Froch otrzymał listę bojowników. Dotarł do jednego nazwiska – a weteran dostał kopa

froch-was-given-a-list-of-fighters-he-got-to-jpg

Były mistrz świata wagi superśredniej Carl Froch otrzymał listę bokserów, z którymi miał skomentować podcast swojego byłego rywala, George’a Grovesa. Gdy tylko weteran doszedł do nazwiska „Jake Paul” na liście, poprzeczka spadła.

Jake Paul jest klaunem. Cholerny idiota. Pozer. Nie jest nawet wojownikiem. W ogóle nie powinno go być na tej liście. Zhańbiłeś ich tą listą. To obrzydliwe, że w ogóle go tu umieściłeś – zerwał Karl.

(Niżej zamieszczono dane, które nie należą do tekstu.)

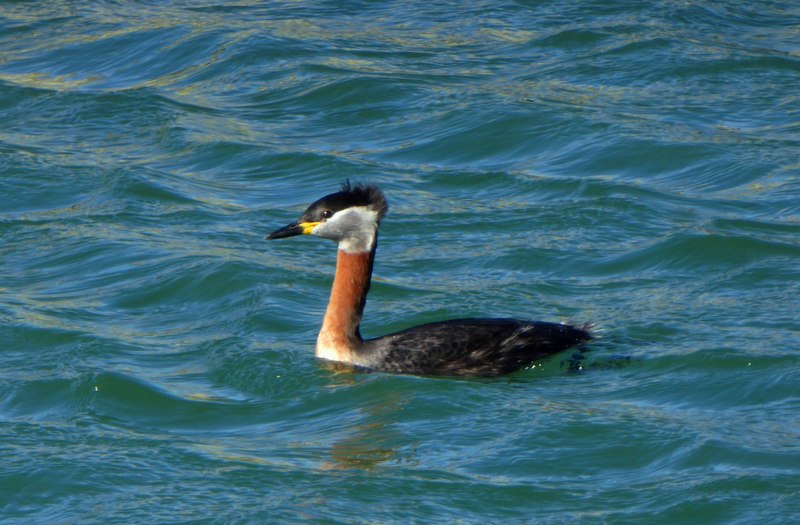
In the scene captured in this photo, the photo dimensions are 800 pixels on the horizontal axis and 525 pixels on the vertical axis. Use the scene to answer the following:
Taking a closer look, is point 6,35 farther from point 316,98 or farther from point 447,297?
point 447,297

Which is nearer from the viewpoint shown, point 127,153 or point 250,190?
point 250,190

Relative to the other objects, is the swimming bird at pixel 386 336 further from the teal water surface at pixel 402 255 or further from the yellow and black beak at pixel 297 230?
the teal water surface at pixel 402 255

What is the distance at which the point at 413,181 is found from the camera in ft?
47.3

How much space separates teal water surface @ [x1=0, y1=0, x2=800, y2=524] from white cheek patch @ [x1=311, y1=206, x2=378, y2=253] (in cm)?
84

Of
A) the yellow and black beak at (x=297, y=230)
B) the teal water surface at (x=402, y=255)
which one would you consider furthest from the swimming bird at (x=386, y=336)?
the teal water surface at (x=402, y=255)

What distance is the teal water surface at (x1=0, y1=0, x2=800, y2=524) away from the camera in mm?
8602

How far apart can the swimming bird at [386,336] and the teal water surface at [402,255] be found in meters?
0.13

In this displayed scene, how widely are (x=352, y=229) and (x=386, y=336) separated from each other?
2.52 ft

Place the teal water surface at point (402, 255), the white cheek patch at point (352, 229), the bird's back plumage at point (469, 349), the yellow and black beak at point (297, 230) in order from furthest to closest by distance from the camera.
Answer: the white cheek patch at point (352, 229) < the yellow and black beak at point (297, 230) < the bird's back plumage at point (469, 349) < the teal water surface at point (402, 255)

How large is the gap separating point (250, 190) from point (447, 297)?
334 cm

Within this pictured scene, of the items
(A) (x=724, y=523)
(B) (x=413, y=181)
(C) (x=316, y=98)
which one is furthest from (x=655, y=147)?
(A) (x=724, y=523)

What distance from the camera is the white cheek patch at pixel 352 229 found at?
34.0 feet

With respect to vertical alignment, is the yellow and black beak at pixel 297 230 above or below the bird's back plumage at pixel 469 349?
above

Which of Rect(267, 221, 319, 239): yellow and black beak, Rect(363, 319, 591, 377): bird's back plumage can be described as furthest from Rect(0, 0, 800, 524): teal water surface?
Rect(267, 221, 319, 239): yellow and black beak
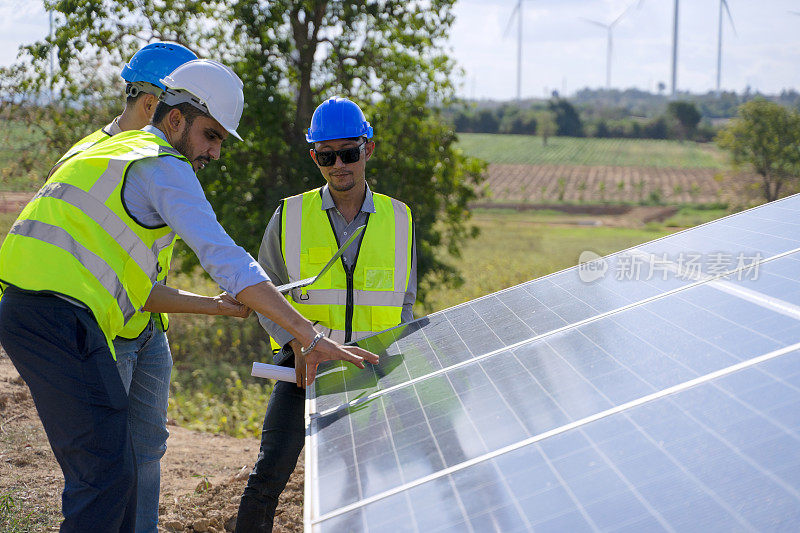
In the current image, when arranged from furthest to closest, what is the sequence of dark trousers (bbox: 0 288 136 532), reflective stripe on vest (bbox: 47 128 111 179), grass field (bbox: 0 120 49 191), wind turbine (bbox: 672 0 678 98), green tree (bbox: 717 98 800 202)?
wind turbine (bbox: 672 0 678 98) < green tree (bbox: 717 98 800 202) < grass field (bbox: 0 120 49 191) < reflective stripe on vest (bbox: 47 128 111 179) < dark trousers (bbox: 0 288 136 532)

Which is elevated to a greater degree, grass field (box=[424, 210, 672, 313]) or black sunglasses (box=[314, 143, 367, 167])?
black sunglasses (box=[314, 143, 367, 167])

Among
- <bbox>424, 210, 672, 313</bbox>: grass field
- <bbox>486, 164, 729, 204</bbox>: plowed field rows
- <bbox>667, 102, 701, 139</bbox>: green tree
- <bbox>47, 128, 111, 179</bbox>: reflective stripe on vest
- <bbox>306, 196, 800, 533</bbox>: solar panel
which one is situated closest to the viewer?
<bbox>306, 196, 800, 533</bbox>: solar panel

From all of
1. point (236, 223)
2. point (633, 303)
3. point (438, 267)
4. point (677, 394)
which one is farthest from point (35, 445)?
point (438, 267)

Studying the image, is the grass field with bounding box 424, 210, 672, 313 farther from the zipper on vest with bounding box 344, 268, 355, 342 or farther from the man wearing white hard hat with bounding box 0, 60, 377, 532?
the man wearing white hard hat with bounding box 0, 60, 377, 532

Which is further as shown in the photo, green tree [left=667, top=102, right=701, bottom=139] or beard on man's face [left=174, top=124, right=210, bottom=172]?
green tree [left=667, top=102, right=701, bottom=139]

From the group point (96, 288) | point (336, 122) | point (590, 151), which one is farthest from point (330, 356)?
point (590, 151)

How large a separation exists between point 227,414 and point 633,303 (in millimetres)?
5988

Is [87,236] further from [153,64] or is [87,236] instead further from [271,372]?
[153,64]

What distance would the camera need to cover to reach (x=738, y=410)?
1729 mm

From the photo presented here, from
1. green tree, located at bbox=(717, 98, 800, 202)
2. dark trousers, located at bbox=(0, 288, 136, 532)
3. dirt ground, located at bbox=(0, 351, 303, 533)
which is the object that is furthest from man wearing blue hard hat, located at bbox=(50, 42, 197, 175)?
green tree, located at bbox=(717, 98, 800, 202)

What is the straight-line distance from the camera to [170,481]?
16.1ft

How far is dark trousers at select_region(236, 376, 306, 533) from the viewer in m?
3.33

Pomimo tego, że ma 45 lat i nie boksował się od 2014 roku, Froch wielokrotnie wzywał do walki z vloggerem Paulem. Oczywiście szalone pieniądze. Były mistrz zasugerował nawet, że spokojnie mógłby walczyć z bratem Paula, Loganem, w jeden wieczór.

„Gdybym mógł stoczyć ostatnią walkę, byłby to Jake Paul” – powiedział Brytyjczyk. „Po prostu rozwaliłbym to na strzępy. Nie umie walczyć, jest oszustem i oszukuje ludzi. Tak, ma swoją publiczność. Nie, nie zazdroszczę mu zarabiania pieniędzy. Robi to, co robi. Ale on nie jest zawodowym bokserem! I wie, żeby się do mnie nie zbliżać.

Logan Paul znalazł swoje powołanie. Zobacz co tworzy

Froch kontynuował: „Jest większy ode mnie, młodszy, świeższy, myśli, że może walczyć. Nawet nie trenowałbym dla tego gościa. Cóż, przejechałbym kilka krzyżyków.

Ale inny mistrz, obecny, sparował z Paulem – i jest pod wrażeniem. Podczas gdy Carl chce darmowych pieniędzy, Jake staje przed kolejnym wyzwaniem.

YouTuber-bokser może jeszcze w lutym spotkać się z brytyjskim kandydatem do wagi półciężkiej Tommym Furym. Powiedział już, ile rund rozegra z Paulem.